O'Reilly Megan, Tijssen Janice A, Lee Tze-Fun, Ramsie Marwa, Cheung Po-Yin, Schmölzer Georg M
Centre for the Studies of Asphyxia and Resuscitation, Neonatal Research Unit, Royal Alexandra Hospital, Edmonton, Alberta, Canada.
Department of Pediatrics, Faculty of Medicine and Dentistry, University of Alberta, Edmonton, Alberta, Canada.
Resusc Plus. 2024 Sep 13;20:100769. doi: 10.1016/j.resplu.2024.100769. eCollection 2024 Dec.
American Heart Association Pediatric Life Support guidelines recommend epinephrine administration via intravenous (IV) or intraosseous (IO) route, with endotracheal (ET) administration admissible in the absence of IV/IO access. Establishing IV/IO/ET access can take several minutes and may require proficient skills and/or specific equipment, which may not be readily available in all situations. Alternatively, intramuscular (IM) epinephrine could be administered immediately. At present, there is limited data on the use of IM epinephrine in pediatric resuscitation.
To compare IM with IV epinephrine in a pediatric porcine model of asphyxia-induced cardiac arrest. We hypothesized that in a pediatric animal model of cardiac arrest, IM epinephrine would result in a similar time to achieve return of spontaneous circulation (ROSC) to IV epinephrine.

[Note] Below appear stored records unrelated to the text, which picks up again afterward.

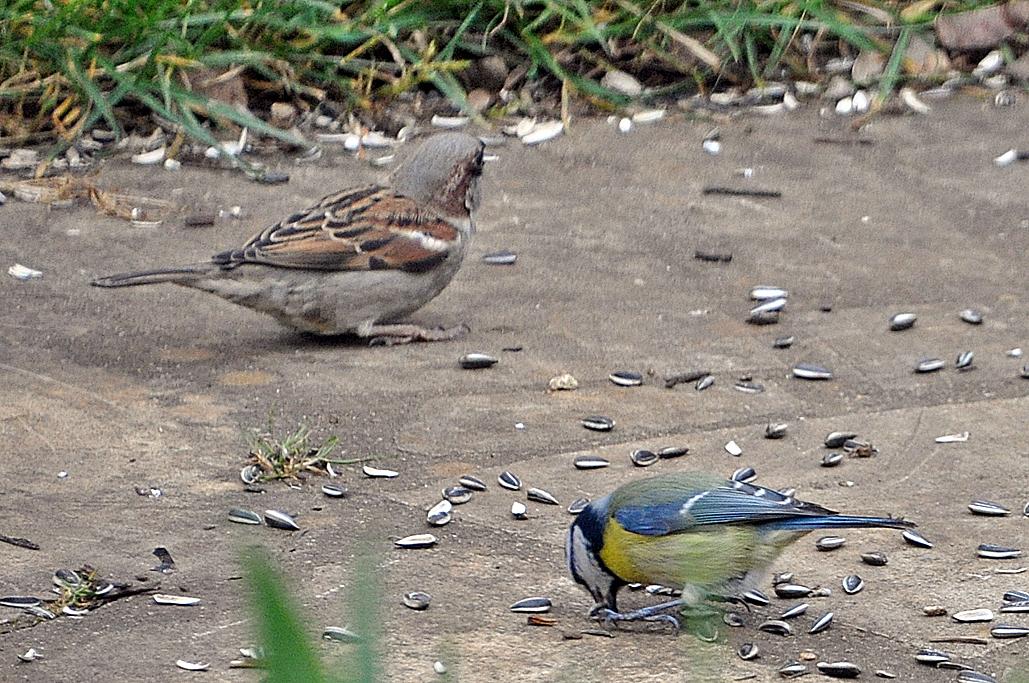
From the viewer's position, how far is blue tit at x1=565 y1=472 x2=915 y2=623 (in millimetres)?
3621

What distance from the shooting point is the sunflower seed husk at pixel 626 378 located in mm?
5262

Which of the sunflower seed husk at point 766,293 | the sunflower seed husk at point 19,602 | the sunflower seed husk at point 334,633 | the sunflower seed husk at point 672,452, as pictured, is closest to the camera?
the sunflower seed husk at point 334,633

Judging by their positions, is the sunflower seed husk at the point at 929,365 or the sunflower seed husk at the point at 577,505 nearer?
the sunflower seed husk at the point at 577,505

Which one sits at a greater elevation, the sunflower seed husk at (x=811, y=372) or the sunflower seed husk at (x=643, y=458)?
the sunflower seed husk at (x=643, y=458)

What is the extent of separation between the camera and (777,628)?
3652mm

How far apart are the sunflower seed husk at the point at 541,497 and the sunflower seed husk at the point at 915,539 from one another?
2.87 feet

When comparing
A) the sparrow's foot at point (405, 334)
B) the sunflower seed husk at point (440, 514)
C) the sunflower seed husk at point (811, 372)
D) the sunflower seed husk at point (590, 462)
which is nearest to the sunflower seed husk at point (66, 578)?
the sunflower seed husk at point (440, 514)

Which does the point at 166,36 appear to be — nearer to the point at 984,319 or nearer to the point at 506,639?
the point at 984,319

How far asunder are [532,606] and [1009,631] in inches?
39.7

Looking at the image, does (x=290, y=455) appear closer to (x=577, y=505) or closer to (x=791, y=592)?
(x=577, y=505)

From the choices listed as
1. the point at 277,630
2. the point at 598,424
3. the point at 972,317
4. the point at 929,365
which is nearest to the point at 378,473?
the point at 598,424

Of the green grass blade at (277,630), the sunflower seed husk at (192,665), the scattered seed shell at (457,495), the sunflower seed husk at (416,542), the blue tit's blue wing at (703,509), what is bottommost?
the scattered seed shell at (457,495)

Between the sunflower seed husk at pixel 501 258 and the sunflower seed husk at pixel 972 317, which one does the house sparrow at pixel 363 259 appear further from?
the sunflower seed husk at pixel 972 317

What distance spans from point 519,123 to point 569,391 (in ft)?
9.12
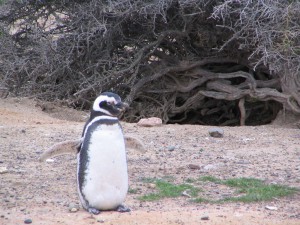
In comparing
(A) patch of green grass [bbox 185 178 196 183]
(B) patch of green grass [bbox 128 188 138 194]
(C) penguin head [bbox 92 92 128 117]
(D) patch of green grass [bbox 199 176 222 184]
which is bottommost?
(B) patch of green grass [bbox 128 188 138 194]

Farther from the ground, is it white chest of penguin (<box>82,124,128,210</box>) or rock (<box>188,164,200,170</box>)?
white chest of penguin (<box>82,124,128,210</box>)

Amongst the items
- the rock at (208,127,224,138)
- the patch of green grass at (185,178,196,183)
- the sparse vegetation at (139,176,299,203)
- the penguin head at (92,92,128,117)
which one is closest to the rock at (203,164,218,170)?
the sparse vegetation at (139,176,299,203)

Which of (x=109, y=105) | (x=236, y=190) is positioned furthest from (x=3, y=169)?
(x=236, y=190)

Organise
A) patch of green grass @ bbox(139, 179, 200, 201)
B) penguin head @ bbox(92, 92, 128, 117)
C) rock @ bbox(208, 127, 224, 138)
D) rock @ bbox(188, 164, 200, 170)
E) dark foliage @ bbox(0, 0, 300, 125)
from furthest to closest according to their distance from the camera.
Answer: dark foliage @ bbox(0, 0, 300, 125) < rock @ bbox(208, 127, 224, 138) < rock @ bbox(188, 164, 200, 170) < patch of green grass @ bbox(139, 179, 200, 201) < penguin head @ bbox(92, 92, 128, 117)

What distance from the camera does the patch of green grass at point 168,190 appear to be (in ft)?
19.0

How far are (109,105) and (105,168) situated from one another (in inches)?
17.3

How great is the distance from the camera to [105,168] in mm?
5027

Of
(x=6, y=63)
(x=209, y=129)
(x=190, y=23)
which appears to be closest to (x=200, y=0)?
(x=190, y=23)

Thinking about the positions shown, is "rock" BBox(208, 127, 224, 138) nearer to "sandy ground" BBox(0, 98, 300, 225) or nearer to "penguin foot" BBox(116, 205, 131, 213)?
"sandy ground" BBox(0, 98, 300, 225)

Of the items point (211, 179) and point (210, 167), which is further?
point (210, 167)

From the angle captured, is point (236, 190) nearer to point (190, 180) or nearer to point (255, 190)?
point (255, 190)

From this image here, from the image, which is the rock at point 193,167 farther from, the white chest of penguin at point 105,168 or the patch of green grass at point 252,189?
the white chest of penguin at point 105,168

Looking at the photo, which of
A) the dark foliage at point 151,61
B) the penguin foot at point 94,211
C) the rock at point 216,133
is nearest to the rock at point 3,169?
the penguin foot at point 94,211

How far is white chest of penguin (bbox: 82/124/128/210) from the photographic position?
5.00m
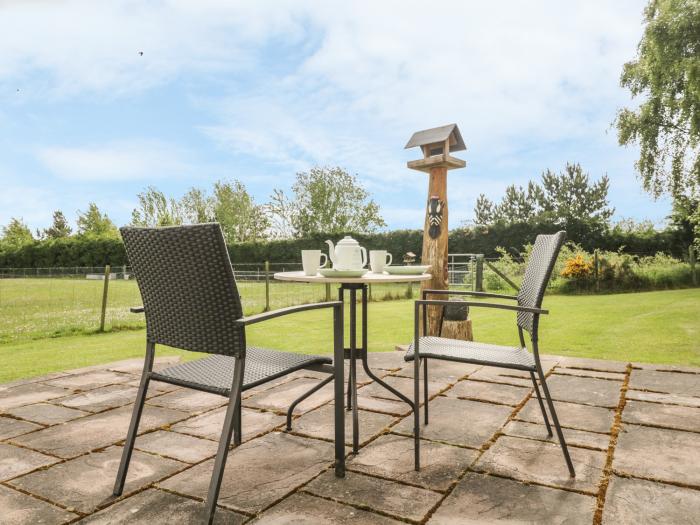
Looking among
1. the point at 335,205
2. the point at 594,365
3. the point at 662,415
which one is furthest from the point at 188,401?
the point at 335,205

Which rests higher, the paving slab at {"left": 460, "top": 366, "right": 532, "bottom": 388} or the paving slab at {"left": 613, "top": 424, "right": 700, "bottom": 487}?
the paving slab at {"left": 460, "top": 366, "right": 532, "bottom": 388}

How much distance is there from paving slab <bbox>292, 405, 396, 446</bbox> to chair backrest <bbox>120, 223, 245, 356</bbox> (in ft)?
3.09

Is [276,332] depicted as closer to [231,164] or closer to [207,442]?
[207,442]

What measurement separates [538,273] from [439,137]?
2.98 meters

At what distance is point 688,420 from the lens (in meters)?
2.46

Twenty pediatric piglets (5-10 days old) were anesthetized and asphyxiated by clamping the endotracheal tube. Piglets were randomized to IM or IV epinephrine with bradycardic or asystolic cardiac arrest ( = 5/group) and were resuscitated. Time to ROSC was recorded; blood plasma was collected throughout resuscitation for measurement of epinephrine concentration; heart rate, arterial blood pressure, carotid blood flow, cardiac function, and cerebral oxygenation were continuously recorded throughout the experiment.
Time to ROSC and the number of piglets that achieved ROSC were comparable between IM and IV epinephrine groups with either bradycardic or asystolic cardiac arrest.
In a pediatric piglet model of bradycardic and asystolic cardiac arrest, administration of IM epinephrine resulted in similar resuscitative outcomes to IV epinephrine. Although immediate IM epinephrine injection may provide a first-line treatment option until subsequent IV/IO access is established, large, randomized trials are needed to confirm our finding before it can be used during pediatric resuscitation.
美国心脏协会儿科生命支持指南推荐通过静脉(IV)或骨内(IO)途径给予肾上腺素,在无法建立IV/IO通路时可采用气管内(ET)给药。建立IV/IO/ET通路可能需要几分钟,且可能需要熟练的技能和/或特定设备,而这些在所有情况下并非都能随时获得。另外,可立即给予肌肉注射(IM)肾上腺素。目前,关于IM肾上腺素在儿科复苏中的应用数据有限。
在窒息诱导的心脏骤停儿科猪模型中比较IM与IV肾上腺素。我们假设在儿科心脏骤停动物模型中,IM肾上腺素实现自主循环恢复(ROSC)的时间与IV肾上腺素相似。
20只5至10日龄的仔猪麻醉后通过夹闭气管导管造成窒息。仔猪被随机分为接受IM或IV肾上腺素治疗,伴有心动过缓或心搏停止性心脏骤停(每组n = 5),并进行复苏。记录达到ROSC的时间;在整个复苏过程中收集血浆以测量肾上腺素浓度;在整个实验过程中持续记录心率、动脉血压、颈动脉血流、心脏功能和脑氧合情况。
在心动过缓或心搏停止性心脏骤停的情况下,IM和IV肾上腺素组之间达到ROSC的时间以及实现ROSC的仔猪数量相当。
在心动过缓和心搏停止性心脏骤停的儿科仔猪模型中,IM肾上腺素给药产生的复苏结果与IV肾上腺素相似。尽管在建立后续IV/IO通路之前立即注射IM肾上腺素可能提供一线治疗选择,但在可用于儿科复苏之前,需要进行大型随机试验来证实我们的发现。